Europe

ESMA Updates AIFMD Q&A Regarding Non-EU AIFMs Pre-Marketing Activities

On 26 May 2023, the European Securities and Markets Authority ("ESMA") updated its Q&As on the application of the AIFMD1 regarding third country / non-EU AIFMs pre-marketing activities.

The updated Q&A confirms that Article 30a of the AIFMD does not cover pre-marketing activities by third country / non-EU AIFMs meaning those entities should not be allowed to carry out pre-marketing activities pursuant to the AIFMD unless so permitted by member state national laws, regulations and administrative provisions. ESMA further reiterated that any such national laws, regulations and administrative provisions should not in any way disadvantage EU AIFMs vis-à-vis non-EU AIFMs.

For further details on what member states permit pre-marketing activities be undertaken by third country / non-EU AIFM, please feel free to get in touch.

ESMA Updates AIFMD Q&A Regarding Notification of AIFMs

On 13 June 2023, ESMA published a further reiteration of its AIFMD Q&A in which it clarified a number of questions with regard to pre-marketing and de-notifications by (EU) AIFMs.

§ §

__What is needed__: Using the ESMA update above, explain why third country / non-EU AIFMs should not carry out pre-marketing under the AIFMD, and name the exception that applies.

__Supplied data__:
§ §

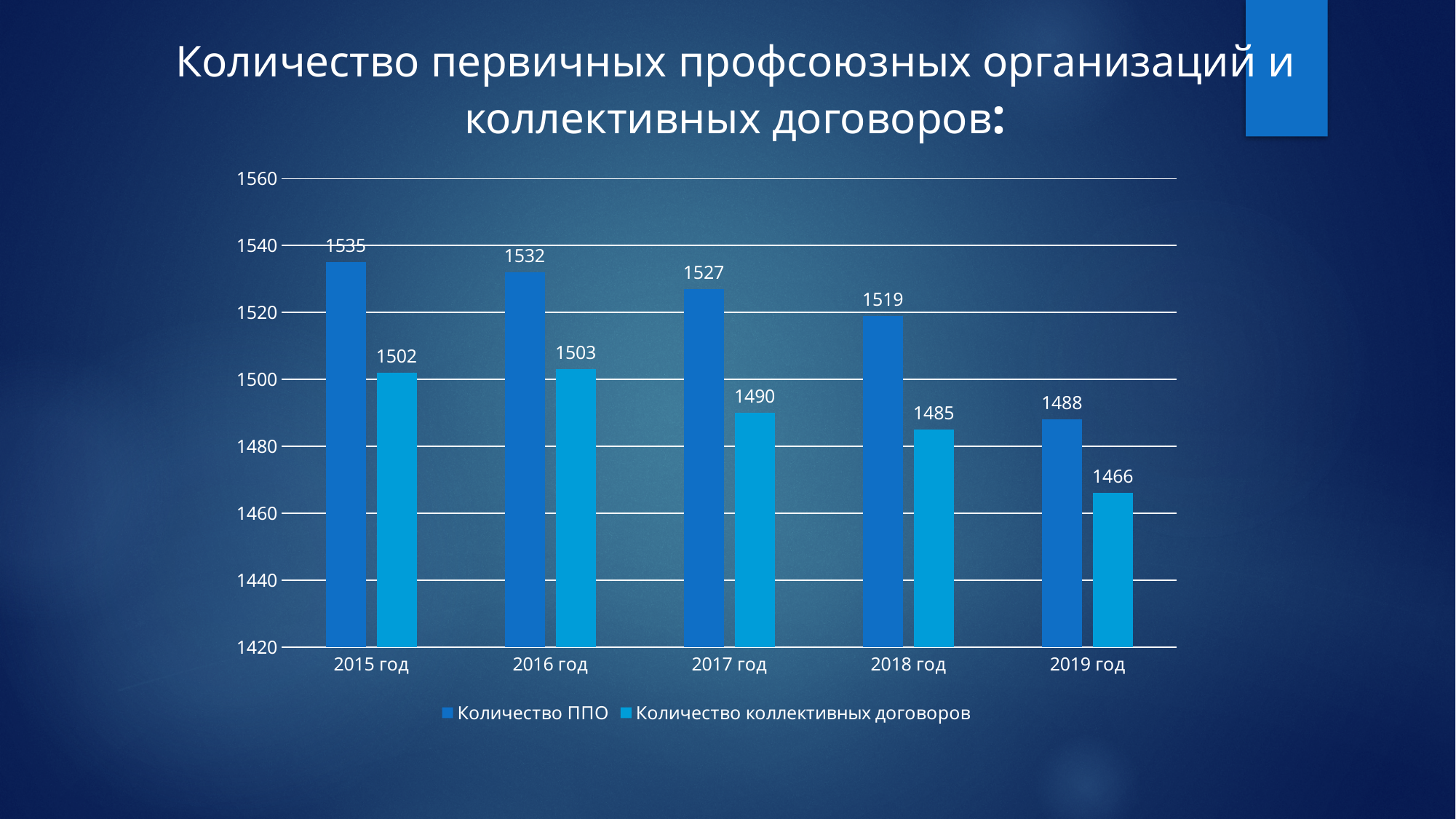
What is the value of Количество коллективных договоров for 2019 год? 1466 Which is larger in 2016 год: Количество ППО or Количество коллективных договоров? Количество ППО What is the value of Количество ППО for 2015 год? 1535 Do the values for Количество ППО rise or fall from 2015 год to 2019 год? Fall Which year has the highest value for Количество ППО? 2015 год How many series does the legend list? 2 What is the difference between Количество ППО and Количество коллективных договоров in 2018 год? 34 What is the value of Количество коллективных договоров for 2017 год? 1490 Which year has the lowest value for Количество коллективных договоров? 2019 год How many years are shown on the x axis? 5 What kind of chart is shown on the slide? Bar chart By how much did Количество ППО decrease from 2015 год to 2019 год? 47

§ §

__Written solution__: The updated Q&A confirms that Article 30a of the AIFMD does not cover pre-marketing by third country / non-EU AIFMs, so the AIFMD gives them no basis for it. They may pre-market only where member state national laws, regulations and administrative provisions permit it, and those rules should not disadvantage EU AIFMs relative to non-EU AIFMs.